Each sampledir can contain results for this individual sample of the following type (depending on source data):

map-rdsbwa-sample1.bam
bam file created by aligning the reads of sample1 to the reference genome in refdir using bwa. The bam file has been sorted (s), duplicate marked (d), and realigned (r).
var-gatk-rdsbwa-sample1.tsv.zst
a (compressed) tsv variant file that contains variants called by gatk based on map-rdsbwa-sample1.bam.
sreg-gatk-rdsbwa-sample1.tsv.zst
A region file with all regions that can be considered sequenced using the same methods and quality measures as var-gatk-rdsbwa-sample1.tsv.zst.

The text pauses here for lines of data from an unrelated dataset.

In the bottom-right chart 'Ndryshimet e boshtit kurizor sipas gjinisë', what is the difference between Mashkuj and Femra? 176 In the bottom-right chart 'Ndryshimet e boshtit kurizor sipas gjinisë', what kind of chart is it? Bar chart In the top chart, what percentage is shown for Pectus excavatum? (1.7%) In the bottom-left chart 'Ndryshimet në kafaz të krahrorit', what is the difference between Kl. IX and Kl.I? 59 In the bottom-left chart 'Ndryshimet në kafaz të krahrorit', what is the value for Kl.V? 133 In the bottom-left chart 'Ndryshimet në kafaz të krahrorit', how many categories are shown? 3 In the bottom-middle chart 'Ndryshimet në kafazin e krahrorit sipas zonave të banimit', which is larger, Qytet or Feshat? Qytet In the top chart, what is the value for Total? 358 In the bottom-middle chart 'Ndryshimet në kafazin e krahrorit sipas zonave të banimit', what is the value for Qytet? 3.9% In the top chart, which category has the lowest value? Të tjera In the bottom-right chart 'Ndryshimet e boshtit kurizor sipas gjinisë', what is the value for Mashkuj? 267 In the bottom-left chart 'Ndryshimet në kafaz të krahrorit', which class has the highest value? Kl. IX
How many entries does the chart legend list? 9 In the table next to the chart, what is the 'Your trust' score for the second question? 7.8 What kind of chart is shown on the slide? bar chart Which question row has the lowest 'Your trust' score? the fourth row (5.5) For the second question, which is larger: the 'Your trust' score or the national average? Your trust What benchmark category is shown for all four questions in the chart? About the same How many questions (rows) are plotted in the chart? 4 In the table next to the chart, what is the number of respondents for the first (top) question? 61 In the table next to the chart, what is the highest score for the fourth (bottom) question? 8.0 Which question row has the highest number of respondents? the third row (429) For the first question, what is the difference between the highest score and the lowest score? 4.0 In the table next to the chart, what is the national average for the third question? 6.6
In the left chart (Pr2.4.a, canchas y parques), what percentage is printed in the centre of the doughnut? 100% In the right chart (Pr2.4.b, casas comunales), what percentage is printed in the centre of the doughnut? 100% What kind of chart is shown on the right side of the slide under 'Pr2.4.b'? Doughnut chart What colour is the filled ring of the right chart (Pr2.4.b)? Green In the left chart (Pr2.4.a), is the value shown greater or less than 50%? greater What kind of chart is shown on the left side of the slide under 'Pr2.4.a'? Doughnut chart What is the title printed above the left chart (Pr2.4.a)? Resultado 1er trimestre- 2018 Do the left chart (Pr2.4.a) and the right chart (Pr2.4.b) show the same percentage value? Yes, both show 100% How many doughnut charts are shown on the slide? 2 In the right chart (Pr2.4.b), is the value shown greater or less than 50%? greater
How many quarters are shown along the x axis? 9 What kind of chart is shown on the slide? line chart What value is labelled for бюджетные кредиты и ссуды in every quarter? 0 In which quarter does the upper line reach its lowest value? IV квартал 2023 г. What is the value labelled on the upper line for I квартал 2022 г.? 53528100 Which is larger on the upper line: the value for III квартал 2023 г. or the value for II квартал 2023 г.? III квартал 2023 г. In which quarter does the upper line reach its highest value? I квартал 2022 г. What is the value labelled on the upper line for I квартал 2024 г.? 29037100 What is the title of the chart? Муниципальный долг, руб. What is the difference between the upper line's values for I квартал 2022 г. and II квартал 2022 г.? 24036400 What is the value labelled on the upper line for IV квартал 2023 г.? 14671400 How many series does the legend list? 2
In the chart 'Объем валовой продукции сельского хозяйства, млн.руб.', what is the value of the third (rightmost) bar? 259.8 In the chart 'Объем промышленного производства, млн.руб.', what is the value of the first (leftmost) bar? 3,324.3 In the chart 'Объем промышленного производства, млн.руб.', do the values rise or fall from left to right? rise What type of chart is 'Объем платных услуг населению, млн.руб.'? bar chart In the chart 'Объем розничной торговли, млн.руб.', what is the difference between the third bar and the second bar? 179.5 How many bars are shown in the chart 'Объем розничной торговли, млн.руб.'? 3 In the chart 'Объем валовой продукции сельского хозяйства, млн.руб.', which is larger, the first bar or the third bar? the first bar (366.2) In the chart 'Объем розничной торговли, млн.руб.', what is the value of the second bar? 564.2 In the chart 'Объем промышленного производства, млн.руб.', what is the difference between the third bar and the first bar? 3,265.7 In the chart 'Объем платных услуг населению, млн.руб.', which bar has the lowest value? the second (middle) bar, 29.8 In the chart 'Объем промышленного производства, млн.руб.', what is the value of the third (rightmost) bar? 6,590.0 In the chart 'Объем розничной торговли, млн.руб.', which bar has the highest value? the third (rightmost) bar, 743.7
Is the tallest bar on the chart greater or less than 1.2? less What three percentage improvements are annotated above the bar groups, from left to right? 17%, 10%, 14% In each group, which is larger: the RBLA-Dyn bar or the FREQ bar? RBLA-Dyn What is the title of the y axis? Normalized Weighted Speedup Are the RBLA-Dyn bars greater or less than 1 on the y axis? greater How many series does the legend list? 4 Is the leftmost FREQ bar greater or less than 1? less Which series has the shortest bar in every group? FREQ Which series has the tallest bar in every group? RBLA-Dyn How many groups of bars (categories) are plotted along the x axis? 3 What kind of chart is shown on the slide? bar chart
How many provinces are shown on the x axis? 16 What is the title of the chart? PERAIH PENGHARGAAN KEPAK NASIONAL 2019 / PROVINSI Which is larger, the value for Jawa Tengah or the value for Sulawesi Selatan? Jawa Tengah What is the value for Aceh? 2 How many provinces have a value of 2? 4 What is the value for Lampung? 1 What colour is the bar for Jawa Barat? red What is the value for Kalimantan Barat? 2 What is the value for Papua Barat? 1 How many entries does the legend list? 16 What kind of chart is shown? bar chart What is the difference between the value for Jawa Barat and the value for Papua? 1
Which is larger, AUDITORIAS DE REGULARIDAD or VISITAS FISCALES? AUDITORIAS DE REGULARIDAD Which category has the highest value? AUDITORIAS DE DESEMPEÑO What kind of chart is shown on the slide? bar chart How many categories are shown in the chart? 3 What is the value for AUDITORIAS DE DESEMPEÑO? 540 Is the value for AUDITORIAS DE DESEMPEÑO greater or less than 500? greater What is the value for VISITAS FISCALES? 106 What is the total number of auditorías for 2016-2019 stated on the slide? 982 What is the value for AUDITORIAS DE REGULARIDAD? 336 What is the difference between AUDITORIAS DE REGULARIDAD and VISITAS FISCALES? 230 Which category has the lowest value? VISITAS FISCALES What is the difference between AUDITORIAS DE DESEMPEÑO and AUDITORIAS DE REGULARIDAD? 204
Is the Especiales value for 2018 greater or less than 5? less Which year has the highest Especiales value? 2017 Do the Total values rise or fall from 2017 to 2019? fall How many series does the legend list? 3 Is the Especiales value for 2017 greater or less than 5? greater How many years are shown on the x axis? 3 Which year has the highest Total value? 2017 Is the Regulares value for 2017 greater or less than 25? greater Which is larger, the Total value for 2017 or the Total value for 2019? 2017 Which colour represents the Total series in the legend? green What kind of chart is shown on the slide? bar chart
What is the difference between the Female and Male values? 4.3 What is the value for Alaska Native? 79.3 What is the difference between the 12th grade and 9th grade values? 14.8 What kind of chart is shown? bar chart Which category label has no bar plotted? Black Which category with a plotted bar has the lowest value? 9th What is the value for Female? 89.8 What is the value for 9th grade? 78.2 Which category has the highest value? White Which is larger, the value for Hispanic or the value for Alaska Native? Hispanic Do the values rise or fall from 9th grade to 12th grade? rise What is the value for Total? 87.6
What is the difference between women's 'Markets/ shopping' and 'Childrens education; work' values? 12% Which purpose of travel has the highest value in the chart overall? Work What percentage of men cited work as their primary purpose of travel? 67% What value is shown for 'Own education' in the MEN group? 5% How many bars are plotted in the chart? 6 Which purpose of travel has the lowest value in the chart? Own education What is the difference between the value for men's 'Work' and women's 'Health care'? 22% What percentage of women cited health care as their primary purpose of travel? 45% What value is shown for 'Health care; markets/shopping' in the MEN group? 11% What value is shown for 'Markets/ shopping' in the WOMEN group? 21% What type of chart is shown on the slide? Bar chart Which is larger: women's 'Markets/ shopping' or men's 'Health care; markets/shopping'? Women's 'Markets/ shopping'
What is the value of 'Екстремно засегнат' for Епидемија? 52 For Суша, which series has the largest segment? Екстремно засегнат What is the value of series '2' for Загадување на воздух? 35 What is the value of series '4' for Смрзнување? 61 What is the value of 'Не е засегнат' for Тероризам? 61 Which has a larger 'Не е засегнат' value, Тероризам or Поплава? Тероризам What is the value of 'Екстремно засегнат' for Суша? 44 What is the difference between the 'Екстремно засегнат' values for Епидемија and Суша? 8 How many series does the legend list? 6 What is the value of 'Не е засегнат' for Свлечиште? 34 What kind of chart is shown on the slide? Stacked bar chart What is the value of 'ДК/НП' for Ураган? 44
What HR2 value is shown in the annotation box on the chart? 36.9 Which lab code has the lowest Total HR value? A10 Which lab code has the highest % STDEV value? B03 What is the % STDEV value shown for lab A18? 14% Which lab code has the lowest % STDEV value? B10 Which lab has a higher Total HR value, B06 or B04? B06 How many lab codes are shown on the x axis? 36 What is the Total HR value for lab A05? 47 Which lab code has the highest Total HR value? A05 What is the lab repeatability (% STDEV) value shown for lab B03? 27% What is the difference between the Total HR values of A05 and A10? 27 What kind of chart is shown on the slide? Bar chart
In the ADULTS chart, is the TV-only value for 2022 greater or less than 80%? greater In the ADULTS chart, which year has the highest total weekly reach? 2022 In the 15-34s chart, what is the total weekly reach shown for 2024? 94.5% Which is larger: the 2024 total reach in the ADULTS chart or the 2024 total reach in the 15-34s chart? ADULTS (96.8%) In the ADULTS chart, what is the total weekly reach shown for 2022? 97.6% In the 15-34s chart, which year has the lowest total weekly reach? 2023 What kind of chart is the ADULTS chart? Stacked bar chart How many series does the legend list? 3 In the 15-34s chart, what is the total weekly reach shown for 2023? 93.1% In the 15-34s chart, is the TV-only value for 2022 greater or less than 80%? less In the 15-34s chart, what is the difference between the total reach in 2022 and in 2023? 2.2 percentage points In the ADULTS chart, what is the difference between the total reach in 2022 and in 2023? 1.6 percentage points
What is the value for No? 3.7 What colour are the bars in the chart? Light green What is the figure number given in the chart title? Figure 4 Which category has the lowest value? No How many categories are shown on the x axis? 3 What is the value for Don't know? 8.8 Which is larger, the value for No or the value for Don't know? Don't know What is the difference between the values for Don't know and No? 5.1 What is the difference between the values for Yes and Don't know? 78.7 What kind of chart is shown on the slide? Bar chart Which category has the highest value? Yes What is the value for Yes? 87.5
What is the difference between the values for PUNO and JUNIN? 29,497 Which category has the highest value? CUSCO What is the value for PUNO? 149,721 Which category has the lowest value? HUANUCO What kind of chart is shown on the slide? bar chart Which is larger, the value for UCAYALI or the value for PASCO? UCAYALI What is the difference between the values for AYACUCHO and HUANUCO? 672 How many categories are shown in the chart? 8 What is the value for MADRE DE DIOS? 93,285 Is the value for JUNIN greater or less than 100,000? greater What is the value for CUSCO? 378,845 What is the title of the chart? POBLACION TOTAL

Any position in those regions that is not in the variant file can be called reference with the same reliability as the variant calls.
varall-gatk-rdsbwa-sample1.tsv.zst
variant file containing variant calls by gatk for all positions with >= 5 coverage (also reference called positions). This file is used to create the sreg files, and to update data in making multicompar files later.
reg_cluster-gatk-rdsbwa-S0489.tsv.zst
regions with many clustered variants (which are less reliable)
bcolall
directory containing whole genome coverage, refscore, ... data in the form of bcol files. These files can be used to create the sreg files, and to update data in making multicompar files later. (In older project dirs, this directory may be called coverage-cg-* and contain old style formatted bcol files)
sv-manta-rdsbwa-sample.tsv.zst
structural variant calls by manta
cgsv-sample.tsv.zst
Complete Genomics structural variants
cgcnv-sample.tsv.zst
Complete Genomics CNV data

The result files from samtools variant calling on the same bamfile (map-rdsbwa-sample1.bam), are named var-sam-rdsbwa-sample1.tsv.zst, sreg-sam-rdsbwa-sample1.tsv.zst, varall-sam-rdsbwa-sample1.tsv.zst, reg_cluster-sam-rdsbwa-S0489.tsv.zst

For Complete Genomics alignment and variant calling the files are named var-cg-cg-sample1.tsv.zst, sreg-cg-cg-sample1.tsv.zst, reg_cluster-cg-cg-S0489.tsv.zst

The sampledir may contain precalculated data data from other pipelines. If these are in the correct format, they will be integrated in the project. vcf files (var-*.vcf) will be converted to tsv files, and their variants included in the multicompar.

compar dir

The subdirectory compar contains comparisons of all samples, e.g.:

annot_compar-projectname.tsv.zst
multicompar file containing information for all variants in all samples (and all methods). If a variant is not present in one of the samples, the information at the position of the variant will be completed (is the position sequenced or not, coverage, ...) The file is also annotated with all databases in refdir (impact on genes, regions of interest, known variant data)
sreg-projectname.tsv.zst
sequenced region multicompar file containing for all regions whether they are sequenced (1) or nor (0) for each sample.
annot_sv-projectname.tsv.zst
multicompar structural variant file containing information for all structural variants in all samples (and all methods). This file is made differently from the small vrariants file: Structural variant comparison uses approximate matching: Inversion and deletions are matched if they overlap at least 75%, and the begin and end positions differ less than 300 bases. For insertions and translocation, a difference of 30 bases in position is allowed (by default). Also, for structural variants information will not be completed (is the position sequenced or not, coverage, ...) for samples without a variant call. The file is also annotated with all databases in refdir (impact on genes, regions of interest, known variant data)

analysisinfo files

Most files have an accompanying analysisinfo file (same name as the file, but with the extension .analysisinfo added). These are tsv files containing information about how the file was made (which programs were used, which versions, settings, ...)

projectinfo.tsv

projectinfo.tsv is a tsv file containing data about the project. It must have 2 columns: key and value. The following keys can be found:

refdir
directory containing reference data (genome sequence, annotation, ...). projectinfo.tsv file.
split
if 1, each alternative allele is on a separate line. If 0, multiple alternative alleles in the sample location and allele specific data are on one line, the relevant fields containing (comma separated) lists.